No wonder Disney is so excited about Seedance’s development…
OpenAI executives once likened this deal to “the end of the silent film era with sound.”
But Disney learned the news that Sora was going to be shut down less than an hour before the announcement was issued—awkward…
OpenAI loses its technical and strategic edge
At the same time Sora was being shut down, ByteDance’s Seedance was thriving. Independent testing showed that Seedance was ahead across multiple performance metrics, including prompt adherence and multi-scene consistency.
And it wasn’t just that OpenAI lost to the competition in video technology—strategically, it was also being crushed by a rival.
While the entire OpenAI team was still struggling to save Sora, Claude Code was already poaching software engineers and enterprise customers.
OpenAI used to have a special kind of power: whatever it released defined the boundaries of what that industry could become.
The bubble structure behind the biggest private financing in history
In the very same month that Sora was shut down, OpenAI had just completed a funding round.
A size of $110 billion, a valuation of $840 billion—by far the biggest private financing in history, with no comparison.
And the structure of this funding itself also reflects the massive bubble:
Amazon promised $50 billion, but only $15 billion was cash delivered immediately—the remaining $35 billion came with conditions—according to people familiar with the matter, the conditions may include OpenAI hitting specific AI capability milestones, or completing an IPO by the end of 2026.
NVIDIA’s $30 billion was mostly a commitment to GPU compute, not cash equity investment—put simply, this money is essentially a “GPU pre-order.”
SoftBank’s $30 billion was originally planned to be assembled via bridge loans and financing from major financial institutions.
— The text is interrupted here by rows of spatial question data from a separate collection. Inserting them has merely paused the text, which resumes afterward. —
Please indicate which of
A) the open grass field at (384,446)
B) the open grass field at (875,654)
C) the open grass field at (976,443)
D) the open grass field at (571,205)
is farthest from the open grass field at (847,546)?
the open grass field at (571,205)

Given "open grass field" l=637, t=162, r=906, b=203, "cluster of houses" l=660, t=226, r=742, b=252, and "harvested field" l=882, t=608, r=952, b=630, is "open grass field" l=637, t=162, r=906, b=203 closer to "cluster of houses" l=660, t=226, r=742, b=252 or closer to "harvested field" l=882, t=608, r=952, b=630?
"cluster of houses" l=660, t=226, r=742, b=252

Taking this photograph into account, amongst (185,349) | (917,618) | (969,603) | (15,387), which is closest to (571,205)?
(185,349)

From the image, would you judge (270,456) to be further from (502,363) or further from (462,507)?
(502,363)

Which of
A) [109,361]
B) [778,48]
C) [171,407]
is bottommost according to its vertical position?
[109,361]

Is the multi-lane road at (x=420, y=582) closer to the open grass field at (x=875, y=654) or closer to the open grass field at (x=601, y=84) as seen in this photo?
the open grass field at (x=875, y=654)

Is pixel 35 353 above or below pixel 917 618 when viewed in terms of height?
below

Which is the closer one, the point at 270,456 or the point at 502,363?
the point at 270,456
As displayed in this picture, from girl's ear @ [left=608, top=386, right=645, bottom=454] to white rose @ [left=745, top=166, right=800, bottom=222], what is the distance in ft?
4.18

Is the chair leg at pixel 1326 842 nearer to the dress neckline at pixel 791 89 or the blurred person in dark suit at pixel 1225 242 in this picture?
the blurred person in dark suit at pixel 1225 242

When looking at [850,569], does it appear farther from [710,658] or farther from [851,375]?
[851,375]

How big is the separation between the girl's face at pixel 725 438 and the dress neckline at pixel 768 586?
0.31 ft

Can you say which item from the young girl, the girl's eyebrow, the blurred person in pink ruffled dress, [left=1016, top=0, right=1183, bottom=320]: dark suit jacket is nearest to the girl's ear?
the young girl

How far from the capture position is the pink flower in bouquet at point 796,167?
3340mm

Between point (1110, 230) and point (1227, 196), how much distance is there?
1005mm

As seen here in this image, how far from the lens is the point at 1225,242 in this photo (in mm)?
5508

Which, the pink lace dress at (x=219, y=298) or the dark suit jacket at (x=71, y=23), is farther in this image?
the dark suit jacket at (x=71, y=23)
To raise the funds, SoftBank has already begun selling existing holdings, including its stake in NVIDIA.
Therefore, as of the end of March, OpenAI’s actual cash received was only $25 billion: $15 billion from Amazon + SoftBank’s first installment of $10 billion.
AI bubble may cause a blow-up in U.S. stocks
At present, SpaceX (merged with XAI), OpenAI, and Anthropic—the three biggest AI giants—are all preparing to IPO this year, and their valuations are all over $1 trillion!
Before the internet changed the world, it first kept Nasdaq investors trapped for more than a decade.
When the AI bubble comes again, trapping investors for another ten or eight years—what’s so unreasonable about that?